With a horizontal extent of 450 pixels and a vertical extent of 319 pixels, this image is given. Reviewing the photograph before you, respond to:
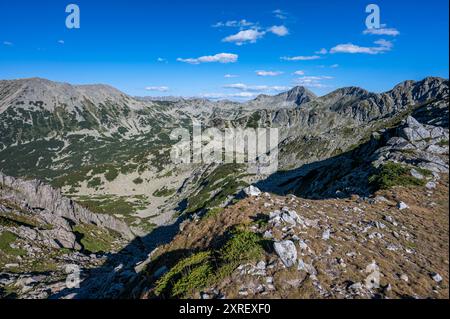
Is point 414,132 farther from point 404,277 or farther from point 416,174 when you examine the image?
point 404,277

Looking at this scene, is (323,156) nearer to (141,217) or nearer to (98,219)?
(141,217)

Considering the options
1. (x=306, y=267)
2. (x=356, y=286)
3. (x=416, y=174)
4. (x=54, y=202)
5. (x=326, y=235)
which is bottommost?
(x=54, y=202)

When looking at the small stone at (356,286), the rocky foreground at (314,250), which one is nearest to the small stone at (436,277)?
→ the rocky foreground at (314,250)

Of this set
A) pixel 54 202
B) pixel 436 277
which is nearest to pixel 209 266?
pixel 436 277

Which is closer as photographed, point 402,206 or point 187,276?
point 187,276

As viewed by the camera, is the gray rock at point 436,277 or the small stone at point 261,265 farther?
the gray rock at point 436,277

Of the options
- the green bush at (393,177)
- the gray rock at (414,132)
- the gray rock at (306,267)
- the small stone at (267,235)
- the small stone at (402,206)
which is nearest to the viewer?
the gray rock at (306,267)

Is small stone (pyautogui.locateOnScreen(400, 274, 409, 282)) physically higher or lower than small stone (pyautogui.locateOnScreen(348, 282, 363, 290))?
lower

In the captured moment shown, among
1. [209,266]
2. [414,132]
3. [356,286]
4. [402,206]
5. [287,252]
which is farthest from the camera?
[414,132]

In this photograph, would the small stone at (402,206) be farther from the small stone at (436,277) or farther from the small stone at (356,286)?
the small stone at (356,286)

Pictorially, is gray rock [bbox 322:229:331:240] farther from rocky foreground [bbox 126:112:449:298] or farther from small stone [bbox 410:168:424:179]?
small stone [bbox 410:168:424:179]

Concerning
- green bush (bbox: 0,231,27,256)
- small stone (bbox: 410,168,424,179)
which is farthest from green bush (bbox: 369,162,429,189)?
green bush (bbox: 0,231,27,256)
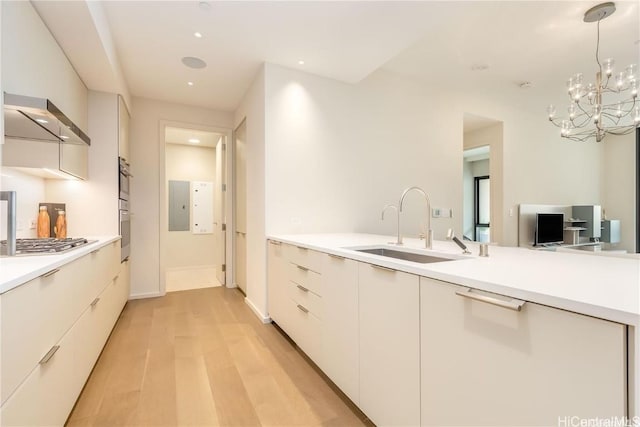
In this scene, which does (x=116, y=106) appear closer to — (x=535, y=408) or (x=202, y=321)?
(x=202, y=321)

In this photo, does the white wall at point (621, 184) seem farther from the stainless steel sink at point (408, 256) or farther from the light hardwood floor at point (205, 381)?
the light hardwood floor at point (205, 381)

------------

Retype every line of the records above exactly as it appears, leaving the pictures out.

With a horizontal extent of 450 pixels and a vertical extent of 319 pixels, this image is given. Reviewing the photograph before you, respond to:
Is point 414,132 farther from point 404,277 or farther from point 416,174 when you examine the image?
point 404,277

Looking at this scene, is (323,156) nearer to (141,217) or nearer to (98,219)?
(141,217)

Considering the options
1. (x=306, y=267)
2. (x=356, y=286)
3. (x=416, y=174)
4. (x=54, y=202)
5. (x=326, y=235)
which is bottommost?
(x=54, y=202)

When looking at the small stone at (356,286), the rocky foreground at (314,250), which one is nearest to the small stone at (436,277)?
→ the rocky foreground at (314,250)

Of this set
A) pixel 54 202
B) pixel 436 277
which is nearest to pixel 209 266?
pixel 436 277

Which is closer as photographed, point 402,206 or point 187,276?
point 187,276

As viewed by the camera, is the gray rock at point 436,277 or the small stone at point 261,265 farther?
the gray rock at point 436,277

Of the options
- the green bush at (393,177)
- the gray rock at (414,132)
- the gray rock at (306,267)
- the small stone at (267,235)
- the small stone at (402,206)
which is nearest to the viewer?
the gray rock at (306,267)

Is small stone (pyautogui.locateOnScreen(400, 274, 409, 282)) physically higher or lower than small stone (pyautogui.locateOnScreen(348, 282, 363, 290))?
lower

In the captured moment shown, among
1. [209,266]
2. [414,132]
3. [356,286]
4. [402,206]
5. [287,252]
which is farthest from the camera?
[414,132]

In this photograph, would the small stone at (402,206) be farther from the small stone at (436,277) or farther from the small stone at (356,286)?
the small stone at (356,286)

Pictorially, is gray rock [bbox 322:229:331:240] farther from rocky foreground [bbox 126:112:449:298] or farther from small stone [bbox 410:168:424:179]?
small stone [bbox 410:168:424:179]

Concerning
- green bush (bbox: 0,231,27,256)
- small stone (bbox: 410,168,424,179)
which is farthest from green bush (bbox: 369,162,429,189)?
green bush (bbox: 0,231,27,256)
In this scene, which does (x=116, y=106) appear closer to — (x=535, y=408) or (x=202, y=321)?
(x=202, y=321)

In this photo, does the white wall at point (621, 184) seem farther from the stainless steel sink at point (408, 256) or farther from the light hardwood floor at point (205, 381)?
the light hardwood floor at point (205, 381)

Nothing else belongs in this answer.